Senior party figures think cost of living increases next spring, if combined with poor local election results in May, will doom the PM
Rapidly rising prices and tax increases in the spring, followed by a drubbing for the Tories in May’s local elections, will mark the beginning of the end of
Boris Johnson’s premiership, senior Conservative MPs now believe.
After
Johnson suffered a massive rebellion by his backbenchers over
Covid rules in the Commons on Tuesday and a humiliating byelection loss to the Liberal Democrats in the previously safe Conservative seat of North Shropshire two days later, the prime minister is being told he has only three to four months to turn things around or risk being ousted.

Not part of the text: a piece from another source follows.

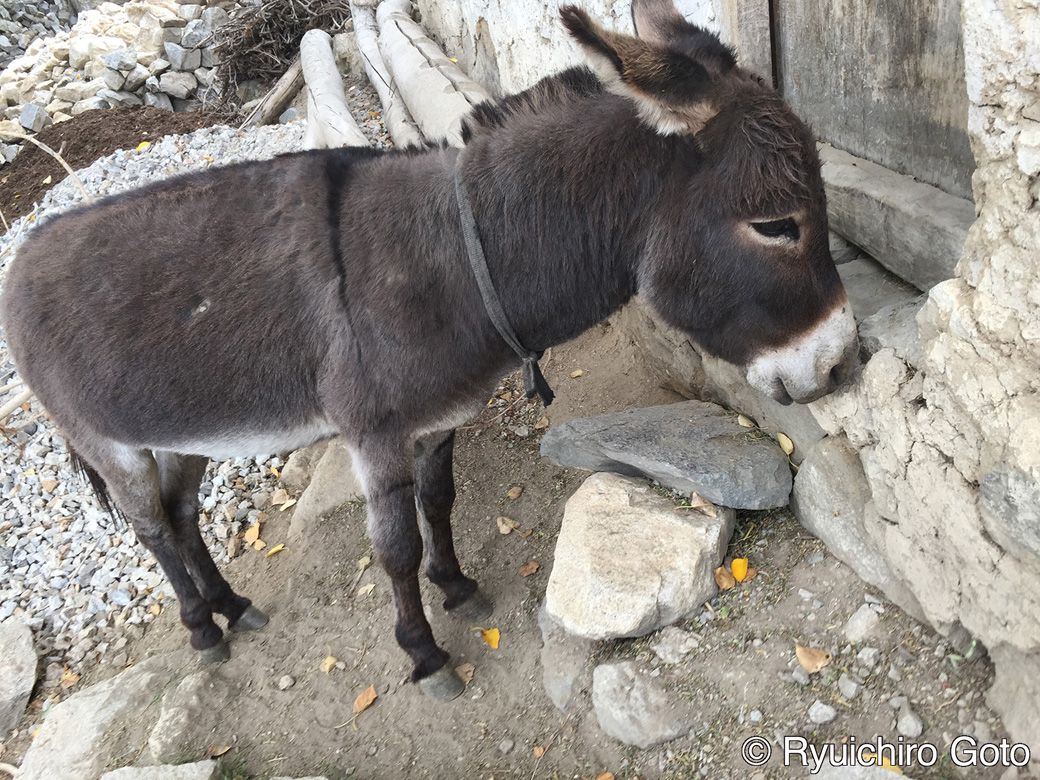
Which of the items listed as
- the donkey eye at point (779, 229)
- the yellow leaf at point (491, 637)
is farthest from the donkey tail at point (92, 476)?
the donkey eye at point (779, 229)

The news of Brexit minister Lord Frost’s shock resignation from the cabinet, which broke late on Saturday night, has not helped matters.
While MPs from all wings of the party agree that with the Omicron variant spreading like wildfire, now is not the time to strike, many are beginning to fear for their own seats at the next general election, and say May will be the decisive moment. Frustration is deep and anger is running high, but MPs say they must hold off for the time being.
One former minister said: “If there was not a pandemic I would be writing and signing my letter now and sending it off to Graham Brady [chair of the 1922 Committee of Conservative backbenchers] to trigger a leadership contest. And I think most of us would do the same.”
Another former minister said that while MPs were agreed that
Johnson should be given time to recover ground in the new year, after a disastrous period in which sleaze and scandals of rule-busting No 10 parties have dominated headlines – few had any confidence that he would change.
The former minister said: “Boris isn’t willing to bring in new people, he isn’t willing to re-engage with the parliamentary party, he isn’t willing to do the hard graft, he isn’t willing to do the detail.
“Everybody is saying: ‘Let’s go through the process of giving him the opportunity to change’, but we all know where this is going and it is not pleasant. We are heading towards a leadership challenge. The next yardstick is the local elections.”
Martin Vickers, a
Johnson loyalist and member of the 1922 Committee executive, said he was “confident” that the PM could reassert the strong leadership he showed before the 2016 Brexit referendum and 2019 election, but added: “He has got to do that straight away and avoid the drift of the last few weeks.”
Charles Walker, a former vice-chair of the 1922 committee executive, said it would be “unconscionable” to try to get rid of
Johnson in the next few weeks, but warned of tough times ahead as the cost of living increases.
“The next six months are going to be extremely challenging for a variety of reasons, but mainly Omicron and the impact that yet another iteration of this virus will have on already fractured supply chains and the cost of living,” he said.
“The Conservative party is not in a position to have a leadership contest in these circumstances. It is just not conscionable. Having said that it is clear that over the next three months we cannot have a rerun of the past three months.”
Tory grandee Sir Roger Gale last week became the first Conservative to say he had sent his letter to Brady. Under party rules, if the committee chairman receives 54 letters in favour of a vote of no confidence in
Johnson, he will be required to stage one.
If UK voters now begin to blame the government for rising prices, Tories fear a change at the top could be their only hope.
Next spring the government will come under pressure from a combination of tax increases and rising prices that will eat further into living standards.
In April, the energy regulator Ofgem is expected to allow a significant rise in the gas price cap that protects millions of households from volatile wholesale prices. Several high-profile gas suppliers have gone bust in recent months after they were unable to stem losses from supplying households with energy at below market prices.
In the last year gas prices on international markets have risen threefold. While the cap will continue to operate, the regulator is expected to judge that suppliers should be allowed to increase prices significantly.
Ministers agreed last week that rail fares would rise by 3.8% in March, despite warnings from several backbench Tory MPs that only a freeze on fares would encourage passengers to return to rail travel following an exodus triggered by
Covid-19.
At the budget in October the chancellor, Rishi Sunak, said a 1.5 percentage point increase in national insurance contributions would take effect in April 2022, costing someone earning £20,000 an extra £120 a year.
The rise in national insurance will go to fund the health service and social care, but councils must wait until 2023 before any of the extra income is diverted from health budgets to social care funding.
Meanwhile Angela Rayner, Labour’s deputy leader and shadow chancellor of the Duchy of Lancaster, called on the prime minister to publish the terms of reference that have been given to the senior civil servant Sue Gray, following her appointment to oversee inquiries into social gatherings in Downing Street and other government properties over Christmas last year.
Gray was appointed after cabinet secretary Simon Case stepped aside, after it was revealed a party was held in his own offices in Downing Street last December.
Rayner said: “The public must be assured this is a genuine, new and empowered investigation that will get to the bottom of any misconduct by ministers and their advisers, publish its findings in full and hand evidence to the police.
“There are still too many questions unanswered about this murky affair and the prime minister should come clean right now.”